— BEGIN Data lines —

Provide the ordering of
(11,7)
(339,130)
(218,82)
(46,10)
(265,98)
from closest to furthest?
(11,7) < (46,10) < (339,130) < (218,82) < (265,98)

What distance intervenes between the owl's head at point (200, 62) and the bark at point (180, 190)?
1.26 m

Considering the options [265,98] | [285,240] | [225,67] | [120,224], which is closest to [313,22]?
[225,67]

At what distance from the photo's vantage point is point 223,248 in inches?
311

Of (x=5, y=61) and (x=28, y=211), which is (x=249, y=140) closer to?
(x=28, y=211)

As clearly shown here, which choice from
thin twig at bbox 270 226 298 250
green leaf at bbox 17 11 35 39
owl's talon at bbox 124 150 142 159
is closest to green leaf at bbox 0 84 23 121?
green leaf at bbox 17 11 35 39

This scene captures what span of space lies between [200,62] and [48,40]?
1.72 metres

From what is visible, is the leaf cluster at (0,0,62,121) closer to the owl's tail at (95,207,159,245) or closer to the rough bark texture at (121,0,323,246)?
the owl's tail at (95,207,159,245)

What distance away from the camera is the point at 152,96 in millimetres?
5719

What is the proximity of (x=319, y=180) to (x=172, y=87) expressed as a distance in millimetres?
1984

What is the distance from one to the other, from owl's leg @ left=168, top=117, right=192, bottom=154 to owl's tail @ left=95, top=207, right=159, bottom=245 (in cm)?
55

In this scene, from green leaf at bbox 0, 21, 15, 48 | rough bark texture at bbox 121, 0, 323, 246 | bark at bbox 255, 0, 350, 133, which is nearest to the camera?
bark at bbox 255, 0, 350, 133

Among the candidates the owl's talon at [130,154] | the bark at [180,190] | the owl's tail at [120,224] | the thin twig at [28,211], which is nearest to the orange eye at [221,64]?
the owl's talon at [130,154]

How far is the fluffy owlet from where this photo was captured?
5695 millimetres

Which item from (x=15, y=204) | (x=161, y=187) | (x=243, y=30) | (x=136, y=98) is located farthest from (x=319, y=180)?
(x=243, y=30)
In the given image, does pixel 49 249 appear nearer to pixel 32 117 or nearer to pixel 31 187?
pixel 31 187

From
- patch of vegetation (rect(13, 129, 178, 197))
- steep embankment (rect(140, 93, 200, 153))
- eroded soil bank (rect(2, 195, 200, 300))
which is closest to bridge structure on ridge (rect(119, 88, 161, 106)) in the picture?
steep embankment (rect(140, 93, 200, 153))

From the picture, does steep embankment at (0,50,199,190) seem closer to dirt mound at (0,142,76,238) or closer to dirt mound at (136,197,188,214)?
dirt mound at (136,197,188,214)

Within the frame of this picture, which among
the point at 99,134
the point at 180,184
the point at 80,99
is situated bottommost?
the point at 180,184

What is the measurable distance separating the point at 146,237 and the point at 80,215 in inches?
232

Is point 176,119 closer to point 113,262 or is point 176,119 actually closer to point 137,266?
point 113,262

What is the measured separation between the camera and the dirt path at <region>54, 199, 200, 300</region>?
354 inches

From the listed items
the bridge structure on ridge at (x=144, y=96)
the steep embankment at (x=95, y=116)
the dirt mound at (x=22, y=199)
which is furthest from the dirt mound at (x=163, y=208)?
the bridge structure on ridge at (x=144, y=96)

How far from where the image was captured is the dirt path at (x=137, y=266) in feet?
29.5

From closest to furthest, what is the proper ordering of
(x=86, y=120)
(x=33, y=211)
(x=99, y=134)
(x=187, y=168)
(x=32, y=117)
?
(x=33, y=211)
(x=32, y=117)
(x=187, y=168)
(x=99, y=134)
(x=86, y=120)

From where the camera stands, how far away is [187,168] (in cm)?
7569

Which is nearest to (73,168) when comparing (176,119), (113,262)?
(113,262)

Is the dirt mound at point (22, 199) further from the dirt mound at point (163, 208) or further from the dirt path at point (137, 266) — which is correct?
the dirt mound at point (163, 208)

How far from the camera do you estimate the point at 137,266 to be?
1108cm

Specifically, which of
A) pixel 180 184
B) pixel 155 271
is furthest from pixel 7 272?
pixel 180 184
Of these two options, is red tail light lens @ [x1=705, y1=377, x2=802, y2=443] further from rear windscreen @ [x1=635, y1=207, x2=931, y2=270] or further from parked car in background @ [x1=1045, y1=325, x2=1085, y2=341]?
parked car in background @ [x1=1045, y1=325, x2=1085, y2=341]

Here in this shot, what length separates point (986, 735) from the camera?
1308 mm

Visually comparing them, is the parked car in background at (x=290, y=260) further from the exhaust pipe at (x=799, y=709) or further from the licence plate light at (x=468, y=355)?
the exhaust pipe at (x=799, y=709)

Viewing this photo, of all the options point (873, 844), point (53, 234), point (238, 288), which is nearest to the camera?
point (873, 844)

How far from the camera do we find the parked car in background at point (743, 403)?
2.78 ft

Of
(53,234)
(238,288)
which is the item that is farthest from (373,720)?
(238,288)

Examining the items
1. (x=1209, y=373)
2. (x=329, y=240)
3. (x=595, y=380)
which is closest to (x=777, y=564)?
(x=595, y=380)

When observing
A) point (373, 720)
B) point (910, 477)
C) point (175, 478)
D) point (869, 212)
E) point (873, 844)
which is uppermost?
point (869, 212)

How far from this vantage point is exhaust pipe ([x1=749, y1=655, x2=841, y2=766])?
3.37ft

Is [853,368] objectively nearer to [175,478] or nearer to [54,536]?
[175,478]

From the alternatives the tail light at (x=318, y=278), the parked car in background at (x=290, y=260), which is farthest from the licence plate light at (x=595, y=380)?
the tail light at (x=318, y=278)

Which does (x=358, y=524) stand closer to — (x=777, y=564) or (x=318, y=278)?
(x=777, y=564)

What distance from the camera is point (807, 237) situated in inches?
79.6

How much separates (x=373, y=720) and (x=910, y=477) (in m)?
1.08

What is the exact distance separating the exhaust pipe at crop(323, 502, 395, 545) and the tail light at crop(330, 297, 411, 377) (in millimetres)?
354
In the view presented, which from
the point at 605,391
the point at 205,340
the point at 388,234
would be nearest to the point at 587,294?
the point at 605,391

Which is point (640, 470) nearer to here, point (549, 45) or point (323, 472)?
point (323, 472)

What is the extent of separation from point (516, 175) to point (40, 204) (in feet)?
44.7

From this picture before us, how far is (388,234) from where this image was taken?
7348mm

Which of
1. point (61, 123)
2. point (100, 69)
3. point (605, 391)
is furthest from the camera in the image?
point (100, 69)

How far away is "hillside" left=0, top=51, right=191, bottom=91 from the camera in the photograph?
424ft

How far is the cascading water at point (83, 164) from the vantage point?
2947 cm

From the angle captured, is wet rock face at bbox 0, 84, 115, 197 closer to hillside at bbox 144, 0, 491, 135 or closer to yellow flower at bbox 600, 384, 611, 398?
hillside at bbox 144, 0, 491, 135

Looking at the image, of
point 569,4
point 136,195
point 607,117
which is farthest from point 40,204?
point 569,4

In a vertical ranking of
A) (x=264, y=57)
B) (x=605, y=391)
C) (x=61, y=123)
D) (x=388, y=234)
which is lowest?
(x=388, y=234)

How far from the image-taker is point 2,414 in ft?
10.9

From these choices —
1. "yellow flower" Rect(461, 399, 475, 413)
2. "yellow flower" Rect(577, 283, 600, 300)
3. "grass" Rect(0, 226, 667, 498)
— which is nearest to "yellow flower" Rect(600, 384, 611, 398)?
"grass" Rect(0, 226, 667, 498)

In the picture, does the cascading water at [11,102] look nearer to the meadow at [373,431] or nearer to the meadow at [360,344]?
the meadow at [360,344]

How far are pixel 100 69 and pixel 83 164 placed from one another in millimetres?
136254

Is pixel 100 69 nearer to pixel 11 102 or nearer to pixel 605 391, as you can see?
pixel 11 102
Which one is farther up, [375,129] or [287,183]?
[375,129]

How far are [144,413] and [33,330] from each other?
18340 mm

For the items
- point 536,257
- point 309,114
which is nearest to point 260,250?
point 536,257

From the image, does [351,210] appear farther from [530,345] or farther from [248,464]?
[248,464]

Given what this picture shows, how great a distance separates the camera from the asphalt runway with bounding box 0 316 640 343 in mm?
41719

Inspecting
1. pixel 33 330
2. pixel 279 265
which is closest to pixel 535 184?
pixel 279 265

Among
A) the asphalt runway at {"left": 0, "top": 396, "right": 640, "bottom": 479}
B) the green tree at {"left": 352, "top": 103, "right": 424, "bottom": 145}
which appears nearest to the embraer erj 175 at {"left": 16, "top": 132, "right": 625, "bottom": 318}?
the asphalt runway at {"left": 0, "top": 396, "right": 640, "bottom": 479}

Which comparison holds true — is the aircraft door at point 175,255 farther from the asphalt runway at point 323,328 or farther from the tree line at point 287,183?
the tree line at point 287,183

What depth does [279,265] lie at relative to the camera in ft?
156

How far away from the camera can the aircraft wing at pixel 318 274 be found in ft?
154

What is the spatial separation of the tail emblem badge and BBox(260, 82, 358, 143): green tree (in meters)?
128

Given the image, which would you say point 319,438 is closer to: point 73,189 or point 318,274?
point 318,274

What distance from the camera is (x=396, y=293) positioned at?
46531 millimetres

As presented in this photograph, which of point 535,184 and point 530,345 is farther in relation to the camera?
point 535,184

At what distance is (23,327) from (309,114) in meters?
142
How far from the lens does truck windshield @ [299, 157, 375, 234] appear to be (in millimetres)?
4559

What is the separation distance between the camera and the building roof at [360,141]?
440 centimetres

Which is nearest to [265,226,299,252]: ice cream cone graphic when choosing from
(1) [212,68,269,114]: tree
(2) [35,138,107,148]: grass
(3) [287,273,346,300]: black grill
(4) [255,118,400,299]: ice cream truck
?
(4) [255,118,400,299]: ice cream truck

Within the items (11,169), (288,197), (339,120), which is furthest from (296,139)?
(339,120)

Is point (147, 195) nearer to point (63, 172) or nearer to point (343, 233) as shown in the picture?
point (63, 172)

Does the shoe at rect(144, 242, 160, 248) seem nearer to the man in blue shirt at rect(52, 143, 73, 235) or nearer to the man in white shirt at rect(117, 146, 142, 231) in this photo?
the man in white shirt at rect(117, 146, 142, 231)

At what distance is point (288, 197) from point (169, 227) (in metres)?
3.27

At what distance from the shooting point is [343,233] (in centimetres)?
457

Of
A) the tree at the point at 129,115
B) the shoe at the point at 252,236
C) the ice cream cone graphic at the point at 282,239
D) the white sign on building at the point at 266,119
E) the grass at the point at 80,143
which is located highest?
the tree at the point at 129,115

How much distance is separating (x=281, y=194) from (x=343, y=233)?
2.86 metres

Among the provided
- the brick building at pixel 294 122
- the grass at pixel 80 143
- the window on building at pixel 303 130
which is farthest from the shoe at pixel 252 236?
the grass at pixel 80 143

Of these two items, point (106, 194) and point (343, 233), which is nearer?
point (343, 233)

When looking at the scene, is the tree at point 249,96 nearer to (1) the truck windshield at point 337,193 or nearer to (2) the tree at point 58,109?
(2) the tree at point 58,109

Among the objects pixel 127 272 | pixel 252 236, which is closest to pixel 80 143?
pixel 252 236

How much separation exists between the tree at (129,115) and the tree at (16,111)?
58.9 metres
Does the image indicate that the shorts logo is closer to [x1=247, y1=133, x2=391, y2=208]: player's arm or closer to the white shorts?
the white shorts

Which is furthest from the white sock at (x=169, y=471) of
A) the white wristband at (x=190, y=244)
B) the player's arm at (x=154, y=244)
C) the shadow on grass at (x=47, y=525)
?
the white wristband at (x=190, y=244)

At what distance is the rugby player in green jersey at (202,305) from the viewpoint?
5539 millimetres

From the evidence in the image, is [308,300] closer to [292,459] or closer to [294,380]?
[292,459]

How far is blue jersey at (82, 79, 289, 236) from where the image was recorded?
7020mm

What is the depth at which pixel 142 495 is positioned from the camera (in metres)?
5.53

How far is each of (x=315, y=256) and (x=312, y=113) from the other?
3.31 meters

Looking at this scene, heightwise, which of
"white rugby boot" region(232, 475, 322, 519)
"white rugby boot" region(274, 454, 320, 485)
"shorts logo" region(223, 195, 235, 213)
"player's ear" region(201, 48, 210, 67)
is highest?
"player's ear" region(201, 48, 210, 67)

— END Data lines —

Exercise description: Reproduce word for word the part of the records that opens with the line containing "At what distance from the shooting" and closes with the line containing "5539 millimetres", including both of those lines.

Written answer:
At what distance from the shooting point is [343,233] (in centimetres)?
457

Of
A) the tree at the point at 129,115
B) the shoe at the point at 252,236
C) the ice cream cone graphic at the point at 282,239
D) the white sign on building at the point at 266,119
E) the grass at the point at 80,143
which is located highest?
the tree at the point at 129,115

How much distance is separating (x=281, y=194) from (x=343, y=233)?
2.86 metres

Among the provided
- the brick building at pixel 294 122
- the grass at pixel 80 143
- the window on building at pixel 303 130
which is farthest from the shoe at pixel 252 236?
the grass at pixel 80 143

Of these two items, point (106, 194) and point (343, 233), which is nearer?
point (343, 233)

When looking at the scene, is the tree at point 249,96 nearer to (1) the truck windshield at point 337,193 or nearer to (2) the tree at point 58,109?
(2) the tree at point 58,109

Among the objects pixel 127 272 | pixel 252 236, which is closest to pixel 80 143?
pixel 252 236

How much separation exists between the tree at (129,115) and the tree at (16,111)?
58.9 metres
Does the image indicate that the shorts logo is closer to [x1=247, y1=133, x2=391, y2=208]: player's arm or closer to the white shorts?
the white shorts

Which is furthest from the white sock at (x=169, y=471) of
A) the white wristband at (x=190, y=244)
B) the player's arm at (x=154, y=244)
C) the shadow on grass at (x=47, y=525)
?
the white wristband at (x=190, y=244)

At what distance is the rugby player in green jersey at (202,305) from the viewpoint?
5539 millimetres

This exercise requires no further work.